A relação entre trabalho e adoecimento psíquico não está apenas na pauta dos maiores sindicatos de trabalhadores do país, tem também merecido a atenção do meio acadêmico. O dossiê O Mundo Contemporâneo do Trabalho e a Saúde Mental do Trabalhador, que já está em seu segundo volume, é um exemplo.
Lançado nesta quinta-feira 4, em São Paulo, pela Fundacentro (Fundação Jorge Duprat Figueiredo de Segurança e Medicina do Trabalho), órgão do Ministério do Trabalho e Emprego, a publicação reúne 17 artigos de pesquisadores sobre o tema.
“A saúde mental é algo que se debate desde que o homem é homem, mas há alguns anos vem ganhando cada vez mais visibilidade”, ressaltou a médica sanitarista e pesquisadora da Fundacentro, Maria Maeno, uma das editoras do dossiê.
A explicação para essa visibilidade foi dada por outra pesquisadora da Fundacentro, Mina Kato. “Intensificação da jornada e da carga, precarização, metas cada vez maiores, uma organização de trabalho que permite humilhações. A pressa e a intensidade do trabalho, somadas ao isolamento em relação ao coletivo, vem provocando desgastes físico e mental nos trabalhadores, principalmente entre bancários e funcionários de telemarketing, mas também, como mostram alguns artigos do dossiê, em outros setores como na saúde e educação públicas.”
O médico do trabalho e assessor da Fundacentro, Jorge Teixeira, também citou o setor financeiro como exemplo da precarização das relações trabalhistas. “Os bancos são verdadeiras fábricas de pessoas com transtornos mentais. E o número vem aumentando”, afirmou ele, citando a pesquisa recente feita pelo Sindicato dos Bancários de São Paulo.
Debate
O lançamento do dossiê contou com mesa de debate sobre a contextualização da saúde mental do trabalhador, com a participação da psiquiatra Edith Seligmann-Silva e da doutora em ciências sociais e pesquisadora da Universidade Federal da Bahia, Tânia Maria de Almeida Franco.
Tânia situou a saúde mental do trabalhador no conjunto de fatores que caracterizam o neoliberalismo e a globalização, entre eles, a flexibilização do trabalho, a liberalização do capital, o recuo das políticas sociais e a privatização de bens públicos.
“Uma das estratégias do neoliberalismo para flexibilizar o trabalho no Brasil é a terceirização, que diferencia trabalhadores e enfraquece sindicatos fortes que tiveram papéis fundamentais na conquista de direitos trabalhistas. E essa flexibilização atinge o trabalhador em nível individual e familiar.” Na lógica neoliberal, acrescentou, o trabalho é contrário à vida.
Edith lembrou que o Brasil vive um período de pleno emprego, mas que a qualidade desse emprego continua sendo um desafio. “Claro que ter mais carteiras assinadas é uma vitória, mas temos de continuar lutando por trabalho saudável, pois o trabalhador está mental e fisicamente sobrecarregado”, afirmou.

- INFORMAÇÕES APRESENTADAS
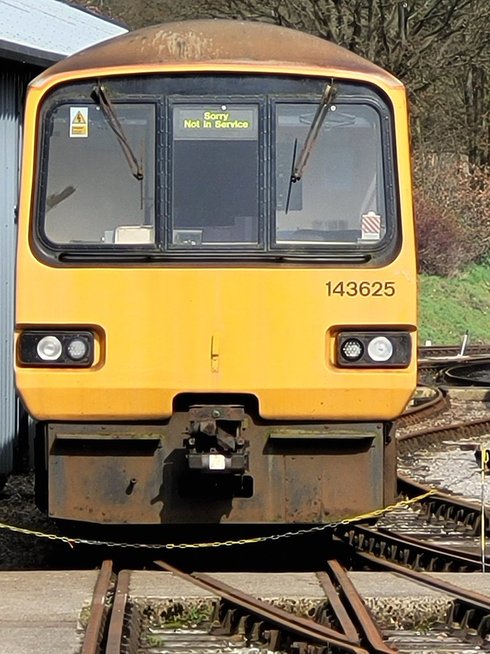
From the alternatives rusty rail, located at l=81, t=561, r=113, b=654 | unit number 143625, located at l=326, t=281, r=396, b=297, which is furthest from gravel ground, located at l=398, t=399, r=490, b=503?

- COMPLETE O SEGUINTE
1 – No texto sobre saúde mental no trabalho, quais fatores do neoliberalismo e da globalização Tânia cita? Liste todos.
2 – Reproduza o trecho do texto sobre saúde mental no trabalho que começa com as palavras "Tânia situou a" e termina com "contrário à vida.".
Para responder, use só o texto.

- RESPOSTAS DAS ATIVIDADES
1 –
- a flexibilização do trabalho
- a liberalização do capital
- o recuo das políticas sociais
- a privatização de bens públicos

2 –
Tânia situou a saúde mental do trabalhador no conjunto de fatores que caracterizam o neoliberalismo e a globalização, entre eles, a flexibilização do trabalho, a liberalização do capital, o recuo das políticas sociais e a privatização de bens públicos.
“Uma das estratégias do neoliberalismo para flexibilizar o trabalho no Brasil é a terceirização, que diferencia trabalhadores e enfraquece sindicatos fortes que tiveram papéis fundamentais na conquista de direitos trabalhistas. E essa flexibilização atinge o trabalhador em nível individual e familiar.” Na lógica neoliberal, acrescentou, o trabalho é contrário à vida.